_文本节选_:
□ □ □ □

近几年,新型主战舰艇陆续服役,而该大队的勤务保障船只仍是老装备,保障装备无法与新型舰艇配套。为解决这一问题,这个大队通过科技练兵活动,设计和自制了能与护卫舰相配套的对接接口,解决了纵向补油接口不配套的问题,与有关院校共同开发了“五防”模拟软件经过多次微机模拟操作和海上实际训练,解决了补给舰船和被补给舰在防空中相互协同的有关问题,经过技术革新,用加缆绳和装滑索的办法,解决了纵向补水水管的输送问题。
为了突破新型潜艇海上补给这一禁区,他们把保障编队拉到海上对新型潜艇实施海上补给。2000年5月,该大队在领受应召对某新型潜艇实施纵向油水演练补给的任务后,针对部队装备老化、接口不匹配等难题,从挖掘现有装备的最大效能入手,把科技砺精兵与挑战新课题紧密结合起来。经过2个多月的攻关,终于攻克了在保障船艇对某新型潜艇实施油水补给中起关键作用的多功能组合对接接口等技术难题,并自制成功。“八一”前夕,他们冒酷暑,踏碧海,战恶浪,连续奋战2昼夜,在东海某海域首次应召对某新型潜艇实施了锚泊和航行中的纵向油水补给,并一举获得成功。贴近实战千锤百炼出硬功
2000年11月2日上午,东海某军港。突然,一声巨响,硝烟骤起。军港码头被“敌”导弹摧毁。演习总指挥一声令下,演习正式拉开序幕。霎时间,3艘登陆舰艇冒着浓烈的“炮火”,从硝烟滚滚的海面上同时快速抢滩登陆,3辆卡车分载野战管线分队、野战管线抢修分队、三车一组补给分队,如下山猛虎呼啸着从登陆艇上冲上滩涂。野战管线中队人员迅速冲下卡车,启动设备,紧急敷设应急油料输送管线;补给分队人员迅速用冲锋舟将输油管线引至距“被毁”码头数百米开外,对抛锚待补的军民保障编队的油、水船实施油水加载。加载完毕后,军民混合保障编队迅速启航驶向战区,并按时抵达预定海区对驱护舰编队实施综合补给。这是该大队首次进行军民混编保障船队无码头油水装载及补给演练。

□ □ □ □

_待查数据_:
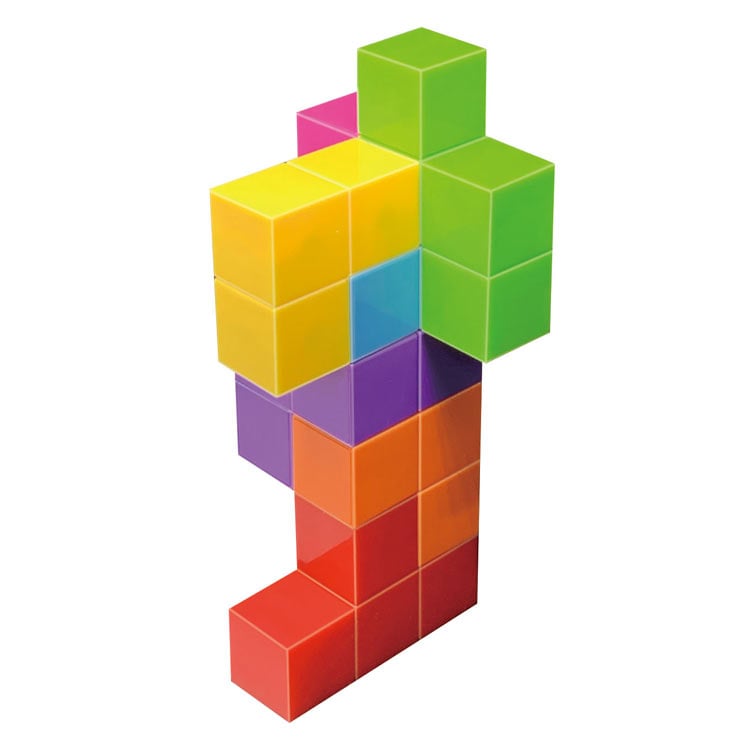 チャチャキューブ ベーシック ジグソーパズル MSD-539-1703 W60×H60×D60mm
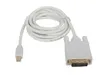 50st Mini DP till DVI-kabel Thunderbolt Mini Display Port till DVI Male Converter Cable 1,8m / 6FT för Mac Book Pro Air med PE-väska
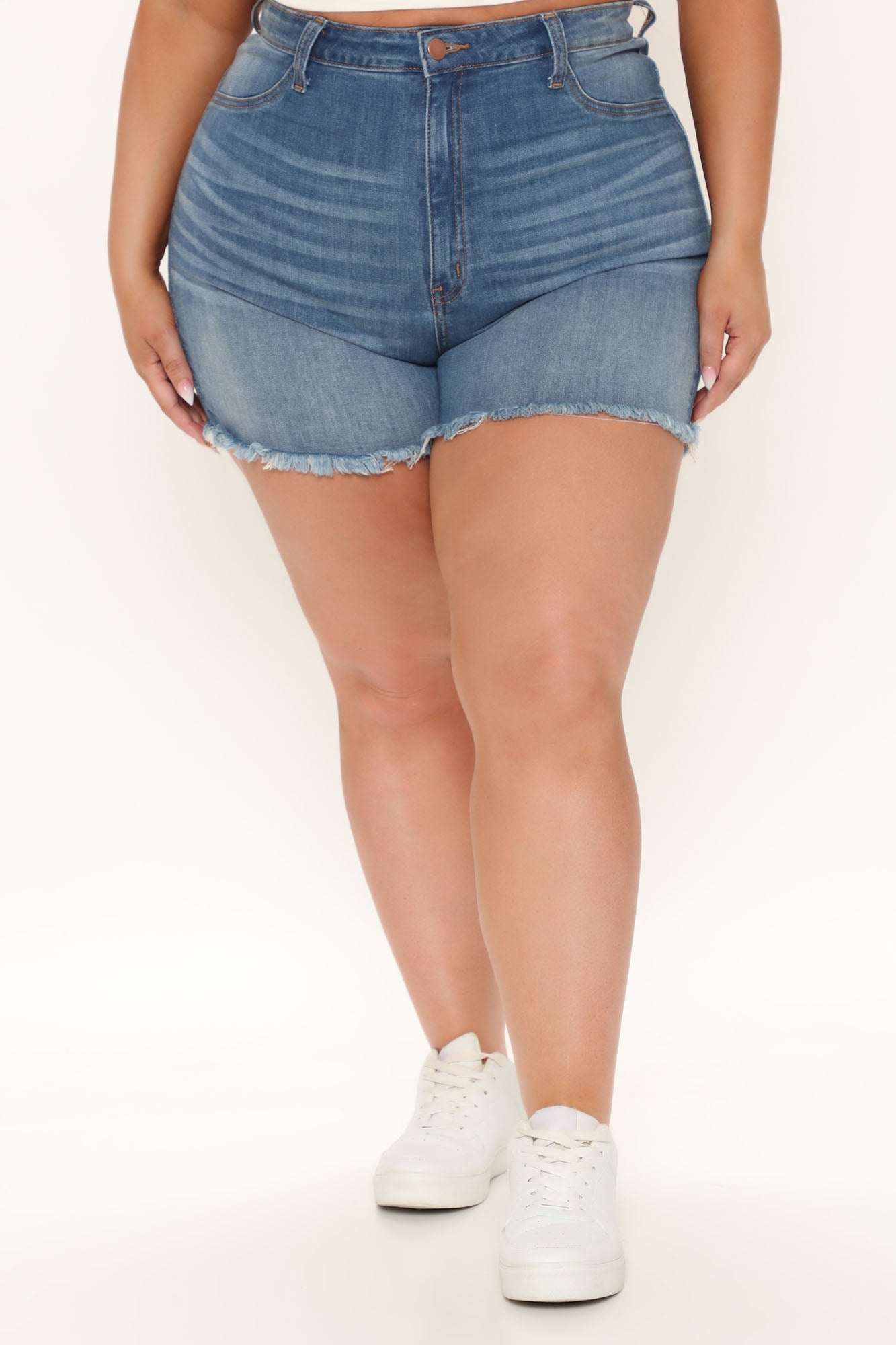 Summer Rain Denim Shorts - Medium Blue Wash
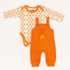 Basics Baby Girls 2pc Suit Set Dangri With Long Sleeves Bodysuit 17131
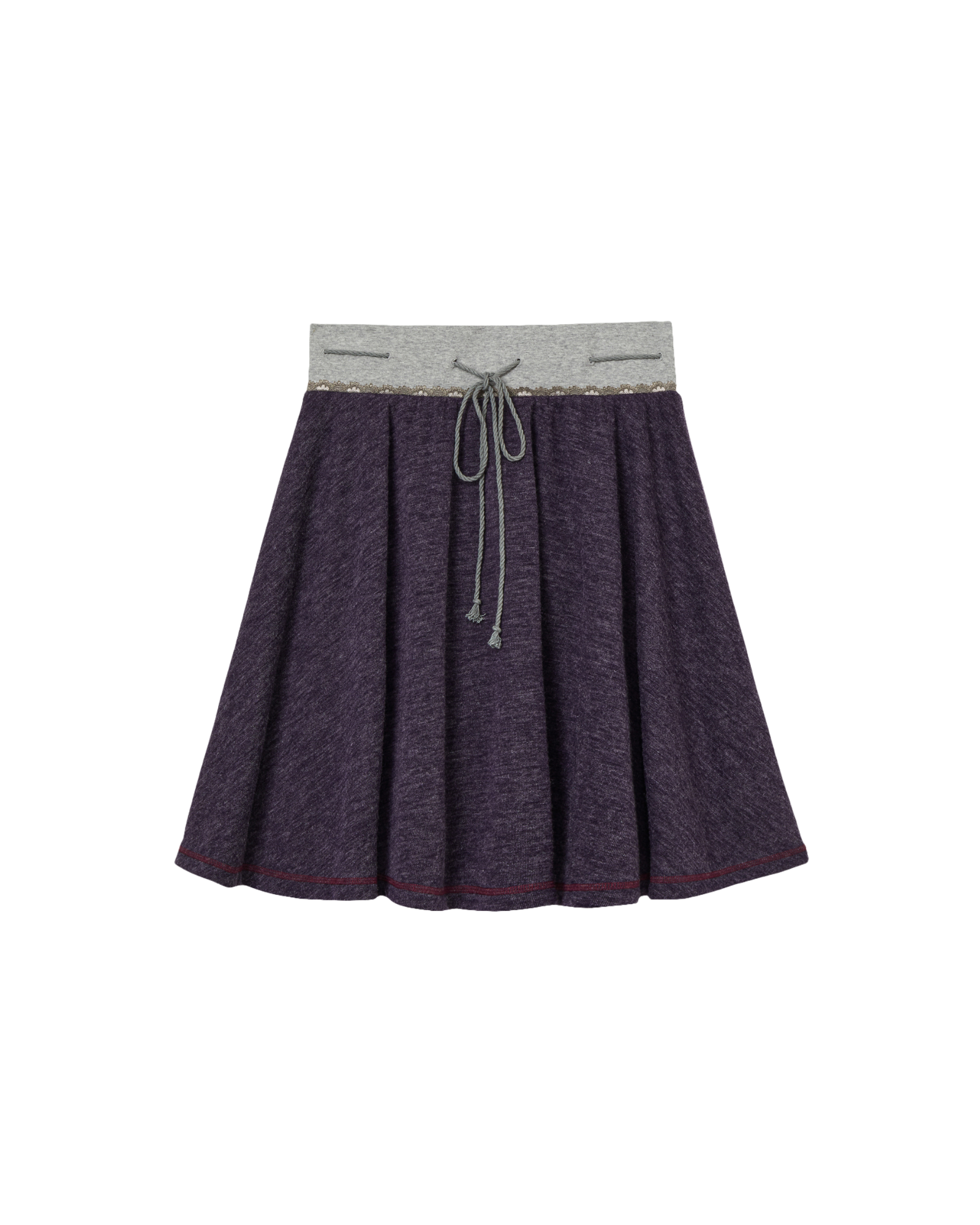 STRING LACE SKIRT [PURPLE]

□ □ □ □

_探究材料_:
(a) 请从“为了突破新型潜艇海上补给这一”起,到“队无码头油水装载及补给演练。”止,把这段海上补给节选中的相应文字一字不差地抄写下来。
(b) 在这段海上补给节选中,演习时3辆卡车分别载着哪些分队?
所附材料无需参考。

_练习答案_:
(a)
为了突破新型潜艇海上补给这一禁区,他们把保障编队拉到海上对新型潜艇实施海上补给。2000年5月,该大队在领受应召对某新型潜艇实施纵向油水演练补给的任务后,针对部队装备老化、接口不匹配等难题,从挖掘现有装备的最大效能入手,把科技砺精兵与挑战新课题紧密结合起来。经过2个多月的攻关,终于攻克了在保障船艇对某新型潜艇实施油水补给中起关键作用的多功能组合对接接口等技术难题,并自制成功。“八一”前夕,他们冒酷暑,踏碧海,战恶浪,连续奋战2昼夜,在东海某海域首次应召对某新型潜艇实施了锚泊和航行中的纵向油水补给,并一举获得成功。贴近实战千锤百炼出硬功
2000年11月2日上午,东海某军港。突然,一声巨响,硝烟骤起。军港码头被“敌”导弹摧毁。演习总指挥一声令下,演习正式拉开序幕。霎时间,3艘登陆舰艇冒着浓烈的“炮火”,从硝烟滚滚的海面上同时快速抢滩登陆,3辆卡车分载野战管线分队、野战管线抢修分队、三车一组补给分队,如下山猛虎呼啸着从登陆艇上冲上滩涂。野战管线中队人员迅速冲下卡车,启动设备,紧急敷设应急油料输送管线;补给分队人员迅速用冲锋舟将输油管线引至距“被毁”码头数百米开外,对抛锚待补的军民保障编队的油、水船实施油水加载。加载完毕后,军民混合保障编队迅速启航驶向战区,并按时抵达预定海区对驱护舰编队实施综合补给。这是该大队首次进行军民混编保障船队无码头油水装载及补给演练。

(b) 野战管线分队、野战管线抢修分队、三车一组补给分队